# [Task instructions]
Give the data again exactly as it is written.

[Excerpts from a dataset]

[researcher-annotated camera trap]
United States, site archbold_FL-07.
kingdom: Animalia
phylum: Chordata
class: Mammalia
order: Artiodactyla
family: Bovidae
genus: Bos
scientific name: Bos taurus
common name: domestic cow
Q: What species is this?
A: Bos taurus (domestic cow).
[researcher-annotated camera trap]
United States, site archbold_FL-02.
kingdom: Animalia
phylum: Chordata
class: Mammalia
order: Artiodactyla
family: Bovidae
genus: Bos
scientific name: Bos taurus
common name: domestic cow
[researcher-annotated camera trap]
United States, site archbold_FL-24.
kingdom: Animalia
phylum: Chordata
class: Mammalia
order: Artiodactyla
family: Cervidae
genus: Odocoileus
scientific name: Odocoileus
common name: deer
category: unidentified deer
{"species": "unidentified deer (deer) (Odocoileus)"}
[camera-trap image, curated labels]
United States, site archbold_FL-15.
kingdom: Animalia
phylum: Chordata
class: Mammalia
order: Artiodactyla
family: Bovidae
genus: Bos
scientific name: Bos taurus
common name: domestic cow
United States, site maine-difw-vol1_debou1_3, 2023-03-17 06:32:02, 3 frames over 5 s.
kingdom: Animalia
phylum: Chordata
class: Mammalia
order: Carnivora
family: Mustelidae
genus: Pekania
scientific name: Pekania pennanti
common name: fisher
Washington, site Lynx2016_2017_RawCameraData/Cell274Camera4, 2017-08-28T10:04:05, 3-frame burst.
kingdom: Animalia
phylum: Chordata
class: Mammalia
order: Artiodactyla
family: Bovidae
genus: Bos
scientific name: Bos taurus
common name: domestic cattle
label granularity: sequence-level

# [Task output]
[researcher-annotated camera trap]
United States, site archbold_FL-07.
kingdom: Animalia
phylum: Chordata
class: Mammalia
order: Artiodactyla
family: Bovidae
genus: Bos
scientific name: Bos taurus
common name: domestic cow
Q: What species is this?
A: Bos taurus (domestic cow).
[researcher-annotated camera trap]
United States, site archbold_FL-02.
kingdom: Animalia
phylum: Chordata
class: Mammalia
order: Artiodactyla
family: Bovidae
genus: Bos
scientific name: Bos taurus
common name: domestic cow
[researcher-annotated camera trap]
United States, site archbold_FL-24.
kingdom: Animalia
phylum: Chordata
class: Mammalia
order: Artiodactyla
family: Cervidae
genus: Odocoileus
scientific name: Odocoileus
common name: deer
category: unidentified deer
{"species": "unidentified deer (deer) (Odocoileus)"}
[camera-trap image, curated labels]
United States, site archbold_FL-15.
kingdom: Animalia
phylum: Chordata
class: Mammalia
order: Artiodactyla
family: Bovidae
genus: Bos
scientific name: Bos taurus
common name: domestic cow
United States, site maine-difw-vol1_debou1_3, 2023-03-17 06:32:02, 3 frames over 5 s.
kingdom: Animalia
phylum: Chordata
class: Mammalia
order: Carnivora
family: Mustelidae
genus: Pekania
scientific name: Pekania pennanti
common name: fisher
Washington, site Lynx2016_2017_RawCameraData/Cell274Camera4, 2017-08-28T10:04:05, 3-frame burst.
kingdom: Animalia
phylum: Chordata
class: Mammalia
order: Artiodactyla
family: Bovidae
genus: Bos
scientific name: Bos taurus
common name: domestic cattle
label granularity: sequence-level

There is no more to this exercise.